**Passage provided:**

* begin *

Relationship Advice Tips from Dr. Jeanette Raymond, Ph.D.

psychotherapy for loss of hope of being loved west los angeles

photograph copyright, Jeanette Raymond, Ph.D.

Have you hoped and waited for some sign that your loved one will someday love you the way you want?

Have you put your life on hold waiting for that day, while ‘knowing’ that it’s never going to come?

Hope is a very powerful motivator and can sustain you through the worst and most grueling of times. But what happens when that hope fades and you are left with the reality that your wish to be accepted and loved for who you are is unlikely to be realized?

Is it worth hoping and waiting for love to come in a particular way from a particular person?

You can be angry at all the time you wasted investing in a hope and dream that is now defunct. It won’t change the past but may adversely affect how you approach the present and future.

You can pretend you never had the wish or disown it by making it stupid and childish. Denying your true feelings enables future disappointments to open the wound and sting you again.

Or you can acknowledge the loss and grieve while giving yourself a more realistic hope that has a good chance of becoming a reality.

relationship psychotherapy for grief and loss of hope

photograph copyright, Jeanette Raymond, Ph.D.

Francesca’s unfulfilled wish to be loved and wanted by her dad made her stressed and insecure

All Francesca had ever wanted in life was to be loved by her father for who she was, his first born daughter. But what she got was attention for her excellent school grades, her hard work and taking on the deep religious faith that was central to his life.

Francesca wanted her father to tell her that she was the sunshine in his life, the fresh air in his lungs and the joy in his blood. She wanted to be loved for her laugh, her curiosity and her loyalty. But the most attention she ever got was for going to church and studying the bible. She hoped her silent suffering would soften her father’s heart and bring her his treasured love and affection. But she stayed lonely and silent in her suffering.

As a young adult Francesca broke away from the church in a last ditch attempt to find out if her father would love her despite her disavowal of the faith. He didn’t, causing her bitter disappointment and heartbreak.  Francesca hoped that her father would miss her when she left home and declare his love for her but she received only reprimands and disappointment that she had left the church.

psychotherapy for loss of hope in relationships west los angeles

photograph copyright, Jeanette Raymond, Ph.D.

* end *

**Exercise description:** Copy the passage on losing hope of being loved, starting with "Have you hoped" and going on through "a particular person?", and substitute "longing" for "waiting".

**Record excerpts:**

* begin *

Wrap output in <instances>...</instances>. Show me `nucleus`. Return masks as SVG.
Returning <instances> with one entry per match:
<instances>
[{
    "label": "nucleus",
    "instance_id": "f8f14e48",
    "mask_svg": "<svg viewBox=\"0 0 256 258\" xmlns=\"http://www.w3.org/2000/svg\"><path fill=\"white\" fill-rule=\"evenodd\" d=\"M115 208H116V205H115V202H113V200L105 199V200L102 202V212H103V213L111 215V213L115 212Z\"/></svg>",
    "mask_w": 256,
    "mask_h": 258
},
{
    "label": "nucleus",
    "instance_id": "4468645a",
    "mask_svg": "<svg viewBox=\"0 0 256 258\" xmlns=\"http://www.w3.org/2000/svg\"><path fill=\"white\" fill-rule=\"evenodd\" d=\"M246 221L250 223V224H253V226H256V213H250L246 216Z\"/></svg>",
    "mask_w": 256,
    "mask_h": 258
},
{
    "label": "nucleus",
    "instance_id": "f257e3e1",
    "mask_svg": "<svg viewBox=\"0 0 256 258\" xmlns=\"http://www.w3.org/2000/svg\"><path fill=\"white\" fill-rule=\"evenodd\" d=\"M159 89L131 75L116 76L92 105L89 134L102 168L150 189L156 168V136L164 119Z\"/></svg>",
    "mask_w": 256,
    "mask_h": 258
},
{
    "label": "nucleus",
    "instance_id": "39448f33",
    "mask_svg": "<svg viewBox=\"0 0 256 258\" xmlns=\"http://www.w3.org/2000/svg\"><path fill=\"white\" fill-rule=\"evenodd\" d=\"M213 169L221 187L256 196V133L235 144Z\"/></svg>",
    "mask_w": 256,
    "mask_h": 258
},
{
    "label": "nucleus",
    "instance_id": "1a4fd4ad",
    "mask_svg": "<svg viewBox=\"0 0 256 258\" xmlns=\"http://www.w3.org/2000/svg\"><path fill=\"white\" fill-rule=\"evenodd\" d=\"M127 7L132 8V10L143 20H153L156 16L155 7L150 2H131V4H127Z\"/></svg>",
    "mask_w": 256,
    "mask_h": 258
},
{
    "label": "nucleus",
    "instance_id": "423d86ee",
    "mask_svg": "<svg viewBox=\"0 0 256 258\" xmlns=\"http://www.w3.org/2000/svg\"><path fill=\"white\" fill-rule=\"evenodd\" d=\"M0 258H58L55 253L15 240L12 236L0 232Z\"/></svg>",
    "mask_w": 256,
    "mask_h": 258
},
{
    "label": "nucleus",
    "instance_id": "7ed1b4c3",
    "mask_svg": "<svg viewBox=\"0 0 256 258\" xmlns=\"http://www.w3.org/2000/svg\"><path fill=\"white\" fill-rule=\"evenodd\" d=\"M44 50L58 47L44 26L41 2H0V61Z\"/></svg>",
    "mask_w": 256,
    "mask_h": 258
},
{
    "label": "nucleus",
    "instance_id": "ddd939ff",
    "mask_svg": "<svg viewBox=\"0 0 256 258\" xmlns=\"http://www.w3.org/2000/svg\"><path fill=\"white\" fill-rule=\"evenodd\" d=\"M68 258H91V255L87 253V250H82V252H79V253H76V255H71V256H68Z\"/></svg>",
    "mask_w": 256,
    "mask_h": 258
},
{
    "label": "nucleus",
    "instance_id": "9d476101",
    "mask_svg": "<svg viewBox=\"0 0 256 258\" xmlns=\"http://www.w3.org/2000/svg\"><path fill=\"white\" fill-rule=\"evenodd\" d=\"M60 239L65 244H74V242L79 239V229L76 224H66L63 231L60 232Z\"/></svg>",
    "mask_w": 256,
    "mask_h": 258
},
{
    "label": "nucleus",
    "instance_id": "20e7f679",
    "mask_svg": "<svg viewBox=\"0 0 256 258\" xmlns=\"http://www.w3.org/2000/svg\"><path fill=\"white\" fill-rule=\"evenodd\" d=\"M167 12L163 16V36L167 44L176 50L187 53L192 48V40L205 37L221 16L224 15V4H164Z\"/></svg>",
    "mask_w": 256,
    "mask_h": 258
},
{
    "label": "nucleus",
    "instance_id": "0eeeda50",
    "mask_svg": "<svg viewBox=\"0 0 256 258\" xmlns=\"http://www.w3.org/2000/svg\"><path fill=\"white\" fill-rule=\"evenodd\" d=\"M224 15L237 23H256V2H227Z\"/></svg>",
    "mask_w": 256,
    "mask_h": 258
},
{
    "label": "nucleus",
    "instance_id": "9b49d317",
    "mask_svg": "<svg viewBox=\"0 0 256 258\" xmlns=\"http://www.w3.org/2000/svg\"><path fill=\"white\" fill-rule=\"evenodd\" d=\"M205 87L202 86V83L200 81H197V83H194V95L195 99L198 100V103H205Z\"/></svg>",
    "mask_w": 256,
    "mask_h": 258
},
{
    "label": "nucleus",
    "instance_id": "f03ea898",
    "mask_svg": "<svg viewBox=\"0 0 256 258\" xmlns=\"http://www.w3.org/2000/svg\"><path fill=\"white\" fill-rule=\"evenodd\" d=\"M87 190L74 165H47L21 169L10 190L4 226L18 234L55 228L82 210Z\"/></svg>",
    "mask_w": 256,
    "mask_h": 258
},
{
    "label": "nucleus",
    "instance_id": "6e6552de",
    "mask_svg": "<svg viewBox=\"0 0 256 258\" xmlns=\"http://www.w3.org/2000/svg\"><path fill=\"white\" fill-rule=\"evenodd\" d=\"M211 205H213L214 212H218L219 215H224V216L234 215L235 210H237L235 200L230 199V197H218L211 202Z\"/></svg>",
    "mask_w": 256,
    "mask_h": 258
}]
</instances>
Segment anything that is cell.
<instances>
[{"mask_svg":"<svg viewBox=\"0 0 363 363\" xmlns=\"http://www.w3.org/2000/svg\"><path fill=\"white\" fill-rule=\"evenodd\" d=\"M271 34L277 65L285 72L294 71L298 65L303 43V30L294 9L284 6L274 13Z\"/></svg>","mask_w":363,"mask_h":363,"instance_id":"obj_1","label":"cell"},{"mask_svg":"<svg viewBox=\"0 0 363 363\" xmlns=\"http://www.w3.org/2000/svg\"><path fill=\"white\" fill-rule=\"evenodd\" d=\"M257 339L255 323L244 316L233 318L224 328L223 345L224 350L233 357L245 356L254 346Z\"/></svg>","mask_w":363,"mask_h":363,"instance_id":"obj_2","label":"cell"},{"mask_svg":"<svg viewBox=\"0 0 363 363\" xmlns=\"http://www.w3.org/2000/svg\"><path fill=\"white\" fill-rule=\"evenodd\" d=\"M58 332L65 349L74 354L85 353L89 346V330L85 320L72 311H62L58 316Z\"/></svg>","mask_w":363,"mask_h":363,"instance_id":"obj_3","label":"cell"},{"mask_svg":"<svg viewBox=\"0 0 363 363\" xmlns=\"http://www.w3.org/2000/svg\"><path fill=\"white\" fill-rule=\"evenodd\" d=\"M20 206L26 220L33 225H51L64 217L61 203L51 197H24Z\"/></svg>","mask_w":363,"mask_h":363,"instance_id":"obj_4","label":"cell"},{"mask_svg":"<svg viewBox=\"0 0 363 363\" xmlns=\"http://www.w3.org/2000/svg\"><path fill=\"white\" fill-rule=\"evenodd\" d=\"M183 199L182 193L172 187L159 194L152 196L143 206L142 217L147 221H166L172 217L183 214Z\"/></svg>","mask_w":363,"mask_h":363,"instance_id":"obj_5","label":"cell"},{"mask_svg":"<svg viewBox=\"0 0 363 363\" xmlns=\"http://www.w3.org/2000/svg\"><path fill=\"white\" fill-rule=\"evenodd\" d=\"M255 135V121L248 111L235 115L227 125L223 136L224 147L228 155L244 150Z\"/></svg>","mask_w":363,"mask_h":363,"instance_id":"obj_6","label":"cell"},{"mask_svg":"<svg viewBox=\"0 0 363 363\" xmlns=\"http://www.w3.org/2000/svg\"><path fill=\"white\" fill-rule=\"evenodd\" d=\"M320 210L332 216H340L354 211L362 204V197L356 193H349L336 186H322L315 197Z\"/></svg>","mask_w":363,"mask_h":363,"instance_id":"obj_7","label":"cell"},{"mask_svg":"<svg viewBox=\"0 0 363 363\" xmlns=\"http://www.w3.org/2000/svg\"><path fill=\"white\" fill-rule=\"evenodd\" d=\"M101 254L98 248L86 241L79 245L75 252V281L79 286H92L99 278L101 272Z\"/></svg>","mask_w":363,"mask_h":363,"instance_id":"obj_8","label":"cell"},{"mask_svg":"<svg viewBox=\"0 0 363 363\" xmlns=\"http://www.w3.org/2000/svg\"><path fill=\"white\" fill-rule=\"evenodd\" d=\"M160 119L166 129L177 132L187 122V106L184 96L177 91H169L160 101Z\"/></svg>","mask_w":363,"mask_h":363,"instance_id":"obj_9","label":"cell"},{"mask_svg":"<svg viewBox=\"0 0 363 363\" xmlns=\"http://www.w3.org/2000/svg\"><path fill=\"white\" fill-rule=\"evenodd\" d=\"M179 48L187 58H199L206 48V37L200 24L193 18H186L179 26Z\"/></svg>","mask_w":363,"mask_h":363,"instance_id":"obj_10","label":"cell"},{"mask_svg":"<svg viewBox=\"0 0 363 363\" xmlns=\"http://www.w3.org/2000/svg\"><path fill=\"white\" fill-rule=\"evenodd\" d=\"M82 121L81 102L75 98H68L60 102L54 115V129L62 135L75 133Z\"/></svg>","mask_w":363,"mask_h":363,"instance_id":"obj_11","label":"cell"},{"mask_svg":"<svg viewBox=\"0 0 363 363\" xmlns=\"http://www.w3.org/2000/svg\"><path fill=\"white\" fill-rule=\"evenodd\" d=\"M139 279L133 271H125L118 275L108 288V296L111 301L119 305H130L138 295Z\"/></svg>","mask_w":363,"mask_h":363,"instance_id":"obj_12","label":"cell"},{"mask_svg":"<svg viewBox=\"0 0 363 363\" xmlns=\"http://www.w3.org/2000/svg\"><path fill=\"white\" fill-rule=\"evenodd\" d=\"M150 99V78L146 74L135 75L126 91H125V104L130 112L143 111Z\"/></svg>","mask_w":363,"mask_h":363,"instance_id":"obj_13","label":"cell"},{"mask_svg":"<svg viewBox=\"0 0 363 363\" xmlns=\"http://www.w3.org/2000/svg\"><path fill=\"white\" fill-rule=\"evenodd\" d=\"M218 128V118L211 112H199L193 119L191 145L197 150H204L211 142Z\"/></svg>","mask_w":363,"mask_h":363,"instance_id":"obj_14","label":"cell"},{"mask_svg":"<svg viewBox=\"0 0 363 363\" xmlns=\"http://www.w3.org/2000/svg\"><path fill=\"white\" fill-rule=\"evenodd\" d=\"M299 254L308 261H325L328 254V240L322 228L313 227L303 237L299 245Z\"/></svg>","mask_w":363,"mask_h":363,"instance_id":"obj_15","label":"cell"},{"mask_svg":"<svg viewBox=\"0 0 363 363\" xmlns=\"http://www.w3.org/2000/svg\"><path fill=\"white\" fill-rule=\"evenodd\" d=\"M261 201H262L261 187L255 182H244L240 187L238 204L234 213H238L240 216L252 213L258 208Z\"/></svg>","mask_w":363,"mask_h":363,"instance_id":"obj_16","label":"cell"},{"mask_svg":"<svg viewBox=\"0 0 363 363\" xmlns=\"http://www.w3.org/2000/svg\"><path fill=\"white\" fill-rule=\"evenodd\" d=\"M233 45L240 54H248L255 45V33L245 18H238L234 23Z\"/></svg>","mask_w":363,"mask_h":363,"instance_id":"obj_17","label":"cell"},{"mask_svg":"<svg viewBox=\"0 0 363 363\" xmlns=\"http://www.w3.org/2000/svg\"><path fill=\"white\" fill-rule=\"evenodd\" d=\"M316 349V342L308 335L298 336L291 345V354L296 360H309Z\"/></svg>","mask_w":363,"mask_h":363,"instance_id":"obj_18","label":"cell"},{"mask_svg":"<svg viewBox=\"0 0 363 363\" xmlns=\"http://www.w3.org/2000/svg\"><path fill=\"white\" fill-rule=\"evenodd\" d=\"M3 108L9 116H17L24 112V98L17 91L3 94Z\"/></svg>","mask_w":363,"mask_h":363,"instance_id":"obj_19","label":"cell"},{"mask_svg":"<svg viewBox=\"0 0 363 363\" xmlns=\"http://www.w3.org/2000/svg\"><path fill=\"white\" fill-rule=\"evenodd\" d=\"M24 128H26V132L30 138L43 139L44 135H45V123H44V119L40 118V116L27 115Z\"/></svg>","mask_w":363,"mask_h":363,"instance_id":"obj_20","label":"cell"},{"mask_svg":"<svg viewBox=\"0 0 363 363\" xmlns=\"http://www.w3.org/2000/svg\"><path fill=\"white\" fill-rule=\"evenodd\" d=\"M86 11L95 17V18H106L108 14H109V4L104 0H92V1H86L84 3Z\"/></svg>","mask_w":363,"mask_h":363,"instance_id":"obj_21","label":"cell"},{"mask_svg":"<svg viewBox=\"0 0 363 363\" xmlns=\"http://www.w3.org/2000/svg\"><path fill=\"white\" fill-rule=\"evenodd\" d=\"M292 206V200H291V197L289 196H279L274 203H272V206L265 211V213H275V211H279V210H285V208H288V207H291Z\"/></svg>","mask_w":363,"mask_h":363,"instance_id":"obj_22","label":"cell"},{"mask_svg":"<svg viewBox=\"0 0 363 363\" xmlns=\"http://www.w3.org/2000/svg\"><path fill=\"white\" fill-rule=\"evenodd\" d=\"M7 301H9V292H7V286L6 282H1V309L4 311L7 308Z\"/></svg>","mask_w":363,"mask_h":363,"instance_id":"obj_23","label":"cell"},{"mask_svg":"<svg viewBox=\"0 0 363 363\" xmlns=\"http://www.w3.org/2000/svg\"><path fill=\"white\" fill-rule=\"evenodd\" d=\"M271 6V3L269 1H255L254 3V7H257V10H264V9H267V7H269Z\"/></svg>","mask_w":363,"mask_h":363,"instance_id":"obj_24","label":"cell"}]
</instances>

* end *

**Written answer:**
Have you hoped and waited for some sign that your loved one will someday love you the way you want?

Have you put your life on hold longing for that day, while ‘knowing’ that it’s never going to come?

Hope is a very powerful motivator and can sustain you through the worst and most grueling of times. But what happens when that hope fades and you are left with the reality that your wish to be accepted and loved for who you are is unlikely to be realized?

Is it worth hoping and longing for love to come in a particular way from a particular person?